Work to do: Each record that follows should be repeated exactly, minus any images.

Exercise materials:
** BEGIN **

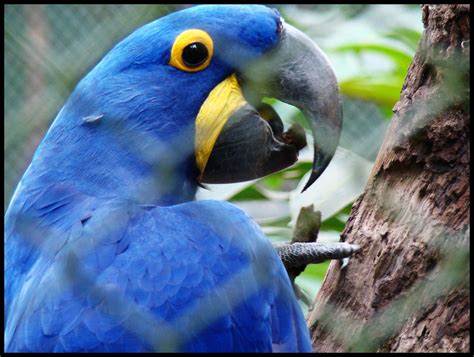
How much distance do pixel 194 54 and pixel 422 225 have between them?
0.46 metres

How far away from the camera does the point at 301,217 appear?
51.3 inches

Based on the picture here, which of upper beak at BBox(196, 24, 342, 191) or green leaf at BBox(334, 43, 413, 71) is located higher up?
upper beak at BBox(196, 24, 342, 191)

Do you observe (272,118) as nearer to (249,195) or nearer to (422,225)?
(422,225)

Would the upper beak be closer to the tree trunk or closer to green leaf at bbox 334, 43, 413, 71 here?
the tree trunk

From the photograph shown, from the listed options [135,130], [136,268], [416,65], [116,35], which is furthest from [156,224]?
[416,65]

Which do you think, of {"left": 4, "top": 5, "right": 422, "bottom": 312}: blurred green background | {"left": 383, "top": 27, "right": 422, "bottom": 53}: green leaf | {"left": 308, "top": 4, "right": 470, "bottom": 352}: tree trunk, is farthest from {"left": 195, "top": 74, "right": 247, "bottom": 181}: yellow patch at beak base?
{"left": 383, "top": 27, "right": 422, "bottom": 53}: green leaf

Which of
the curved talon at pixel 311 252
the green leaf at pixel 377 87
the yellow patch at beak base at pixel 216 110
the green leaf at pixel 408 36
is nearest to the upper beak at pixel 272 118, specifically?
the yellow patch at beak base at pixel 216 110

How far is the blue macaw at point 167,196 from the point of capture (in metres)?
1.09

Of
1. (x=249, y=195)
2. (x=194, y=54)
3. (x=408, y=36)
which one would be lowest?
(x=249, y=195)

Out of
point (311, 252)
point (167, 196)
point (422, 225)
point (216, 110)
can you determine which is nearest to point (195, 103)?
point (216, 110)

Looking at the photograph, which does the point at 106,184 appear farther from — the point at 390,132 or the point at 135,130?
the point at 390,132

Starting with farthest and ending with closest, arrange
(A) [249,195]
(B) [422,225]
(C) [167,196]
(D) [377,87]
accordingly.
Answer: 1. (A) [249,195]
2. (D) [377,87]
3. (C) [167,196]
4. (B) [422,225]

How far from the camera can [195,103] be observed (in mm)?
1361

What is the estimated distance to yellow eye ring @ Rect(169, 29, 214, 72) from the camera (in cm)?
132
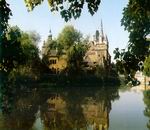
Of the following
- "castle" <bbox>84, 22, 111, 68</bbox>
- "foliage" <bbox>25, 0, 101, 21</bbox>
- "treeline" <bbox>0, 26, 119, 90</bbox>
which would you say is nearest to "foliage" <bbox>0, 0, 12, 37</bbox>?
"foliage" <bbox>25, 0, 101, 21</bbox>

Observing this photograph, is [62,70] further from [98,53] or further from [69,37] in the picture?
[98,53]

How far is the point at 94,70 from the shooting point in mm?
104062

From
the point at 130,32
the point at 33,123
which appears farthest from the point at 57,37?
the point at 130,32

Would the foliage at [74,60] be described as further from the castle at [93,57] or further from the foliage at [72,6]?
the foliage at [72,6]

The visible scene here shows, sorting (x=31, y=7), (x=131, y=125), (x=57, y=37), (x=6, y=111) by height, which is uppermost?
(x=57, y=37)

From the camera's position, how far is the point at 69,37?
111688 mm

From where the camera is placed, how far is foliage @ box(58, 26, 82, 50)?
362 feet

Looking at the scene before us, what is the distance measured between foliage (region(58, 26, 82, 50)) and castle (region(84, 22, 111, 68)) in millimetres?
4587

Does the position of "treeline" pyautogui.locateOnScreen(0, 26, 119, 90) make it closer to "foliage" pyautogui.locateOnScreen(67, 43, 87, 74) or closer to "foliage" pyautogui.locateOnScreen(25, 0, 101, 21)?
"foliage" pyautogui.locateOnScreen(67, 43, 87, 74)

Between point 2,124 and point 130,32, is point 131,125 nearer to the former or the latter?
point 2,124

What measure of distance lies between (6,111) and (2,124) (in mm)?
20057

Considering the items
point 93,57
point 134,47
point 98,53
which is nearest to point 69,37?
point 93,57

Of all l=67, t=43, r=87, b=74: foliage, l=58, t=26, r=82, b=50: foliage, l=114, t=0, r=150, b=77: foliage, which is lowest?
l=114, t=0, r=150, b=77: foliage

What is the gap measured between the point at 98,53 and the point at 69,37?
93.3ft
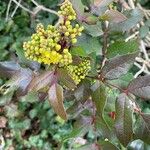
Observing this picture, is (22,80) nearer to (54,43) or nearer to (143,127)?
(54,43)

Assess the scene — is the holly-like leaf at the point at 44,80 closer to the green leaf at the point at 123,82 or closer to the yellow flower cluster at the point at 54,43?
the yellow flower cluster at the point at 54,43

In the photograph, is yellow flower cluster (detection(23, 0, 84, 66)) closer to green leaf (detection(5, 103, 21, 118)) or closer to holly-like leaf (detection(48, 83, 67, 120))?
holly-like leaf (detection(48, 83, 67, 120))

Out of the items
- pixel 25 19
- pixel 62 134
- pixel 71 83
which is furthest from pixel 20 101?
pixel 71 83

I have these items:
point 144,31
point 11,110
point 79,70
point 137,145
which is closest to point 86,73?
point 79,70

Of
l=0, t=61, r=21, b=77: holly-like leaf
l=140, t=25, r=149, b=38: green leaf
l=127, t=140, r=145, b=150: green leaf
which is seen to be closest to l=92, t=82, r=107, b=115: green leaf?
l=0, t=61, r=21, b=77: holly-like leaf

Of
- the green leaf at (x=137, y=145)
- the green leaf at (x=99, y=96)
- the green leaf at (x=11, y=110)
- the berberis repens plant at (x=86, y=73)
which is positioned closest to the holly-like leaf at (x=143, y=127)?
the berberis repens plant at (x=86, y=73)
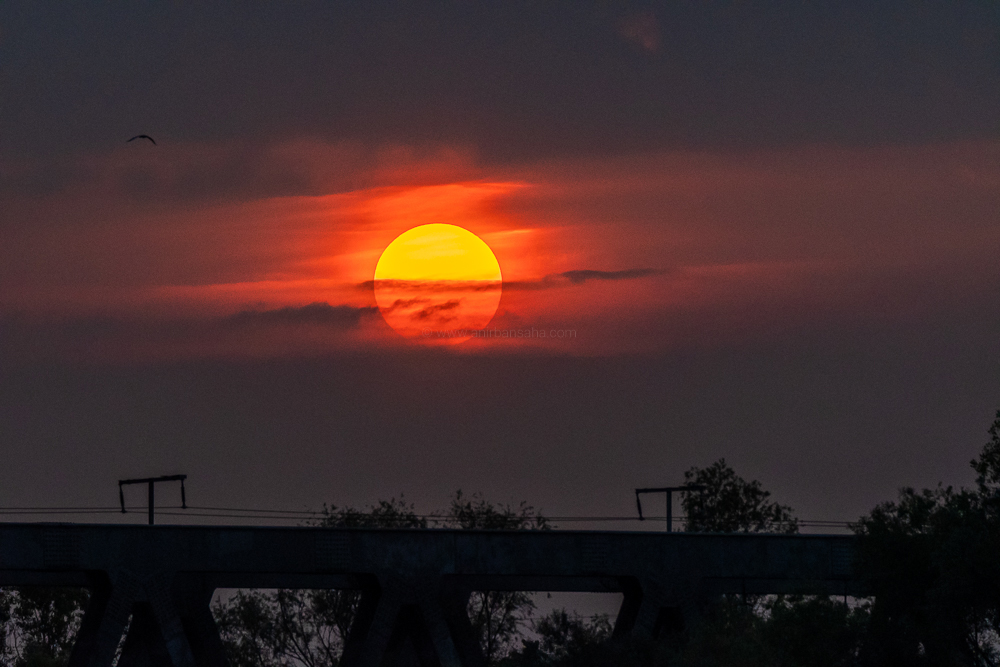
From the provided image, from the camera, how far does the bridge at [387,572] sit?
40625 millimetres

** END **

Task solution:
How much distance do pixel 194 54 and pixel 422 225 have between them?
0.46 metres

How far away from the camera does the point at 301,217 appear?
51.3 inches

Based on the picture here, which of upper beak at BBox(196, 24, 342, 191) or green leaf at BBox(334, 43, 413, 71) is located higher up?
upper beak at BBox(196, 24, 342, 191)

Do you observe (272,118) as nearer to (249,195) or nearer to (422,225)?
(422,225)

Would the upper beak be closer to the tree trunk or closer to green leaf at bbox 334, 43, 413, 71 here?
the tree trunk

From the photograph shown, from the listed options [135,130], [136,268], [416,65], [116,35], which is furthest from [156,224]?
[416,65]

Which do you think, of {"left": 4, "top": 5, "right": 422, "bottom": 312}: blurred green background | {"left": 383, "top": 27, "right": 422, "bottom": 53}: green leaf | {"left": 308, "top": 4, "right": 470, "bottom": 352}: tree trunk, is farthest from {"left": 195, "top": 74, "right": 247, "bottom": 181}: yellow patch at beak base?
{"left": 383, "top": 27, "right": 422, "bottom": 53}: green leaf

Which of
the curved talon at pixel 311 252
the green leaf at pixel 377 87
the yellow patch at beak base at pixel 216 110
the green leaf at pixel 408 36
is nearest to the upper beak at pixel 272 118, specifically?
the yellow patch at beak base at pixel 216 110

How far is the blue macaw at point 167,196 from the point of capture (in metres)?
1.09

Of
1. (x=249, y=195)
2. (x=194, y=54)
3. (x=408, y=36)
which one would be lowest?
(x=249, y=195)

Out of
point (311, 252)
point (167, 196)
point (422, 225)
point (216, 110)
can you determine which is nearest to point (195, 103)?
point (216, 110)

Looking at the photograph, which does the point at 106,184 appear farther from — the point at 390,132 or the point at 135,130?
the point at 390,132

Starting with farthest and ending with closest, arrange
(A) [249,195]
(B) [422,225]
(C) [167,196]
(D) [377,87]
accordingly.
Answer: 1. (A) [249,195]
2. (D) [377,87]
3. (C) [167,196]
4. (B) [422,225]

How far from the camera can [195,103] be observed (in mm)?
1361

What is the estimated distance to yellow eye ring @ Rect(169, 29, 214, 72) from the camera (in cm)?
132
Of the following
- "castle" <bbox>84, 22, 111, 68</bbox>
- "foliage" <bbox>25, 0, 101, 21</bbox>
- "treeline" <bbox>0, 26, 119, 90</bbox>
which would you say is nearest to "foliage" <bbox>0, 0, 12, 37</bbox>?
"foliage" <bbox>25, 0, 101, 21</bbox>

Observing this photograph, is [62,70] further from [98,53] or further from [69,37] in the picture?
[98,53]

How far is the point at 94,70 from the shooting point in mm?
104062

From
the point at 130,32
the point at 33,123
which appears farthest from the point at 57,37?
the point at 130,32

Would the foliage at [74,60] be described as further from the castle at [93,57] or further from the foliage at [72,6]?
the foliage at [72,6]

The visible scene here shows, sorting (x=31, y=7), (x=131, y=125), (x=57, y=37), (x=6, y=111) by height, which is uppermost?
(x=57, y=37)

From the camera's position, how far is the point at 69,37?
111688 mm

From where the camera is placed, how far is foliage @ box(58, 26, 82, 50)?
362 feet

Looking at the scene before us, what is the distance measured between foliage (region(58, 26, 82, 50)) and castle (region(84, 22, 111, 68)) in millimetres?
4587

Does the position of "treeline" pyautogui.locateOnScreen(0, 26, 119, 90) make it closer to "foliage" pyautogui.locateOnScreen(67, 43, 87, 74) or closer to "foliage" pyautogui.locateOnScreen(25, 0, 101, 21)?
"foliage" pyautogui.locateOnScreen(67, 43, 87, 74)

Between point 2,124 and point 130,32, is point 131,125 nearer to the former or the latter?
point 2,124

What measure of distance lies between (6,111) and (2,124) (in mm)?
20057

Considering the items
point 93,57
point 134,47
point 98,53
which is nearest to point 69,37?
point 93,57

Of all l=67, t=43, r=87, b=74: foliage, l=58, t=26, r=82, b=50: foliage, l=114, t=0, r=150, b=77: foliage, which is lowest?
l=114, t=0, r=150, b=77: foliage

What is the gap measured between the point at 98,53 and the point at 69,37?
93.3ft
Observing this picture, is (22,80) nearer to (54,43) or nearer to (143,127)?
(54,43)

Assess the scene — is the holly-like leaf at the point at 44,80 closer to the green leaf at the point at 123,82 or closer to the yellow flower cluster at the point at 54,43?
the yellow flower cluster at the point at 54,43

In the photograph, is yellow flower cluster (detection(23, 0, 84, 66)) closer to green leaf (detection(5, 103, 21, 118)) or closer to holly-like leaf (detection(48, 83, 67, 120))?
holly-like leaf (detection(48, 83, 67, 120))

Out of the items
- pixel 25 19
- pixel 62 134
- pixel 71 83
which is furthest from pixel 20 101?
pixel 71 83

I have these items:
point 144,31
point 11,110
point 79,70
point 137,145
which is closest to point 86,73?
point 79,70

Of
l=0, t=61, r=21, b=77: holly-like leaf
l=140, t=25, r=149, b=38: green leaf
l=127, t=140, r=145, b=150: green leaf
which is seen to be closest to l=92, t=82, r=107, b=115: green leaf?
l=0, t=61, r=21, b=77: holly-like leaf

Of
- the green leaf at (x=137, y=145)
- the green leaf at (x=99, y=96)
- the green leaf at (x=11, y=110)
- the berberis repens plant at (x=86, y=73)
which is positioned closest to the holly-like leaf at (x=143, y=127)?
the berberis repens plant at (x=86, y=73)
From the provided image, from the camera, how far does the bridge at [387,572] sit?
40625 millimetres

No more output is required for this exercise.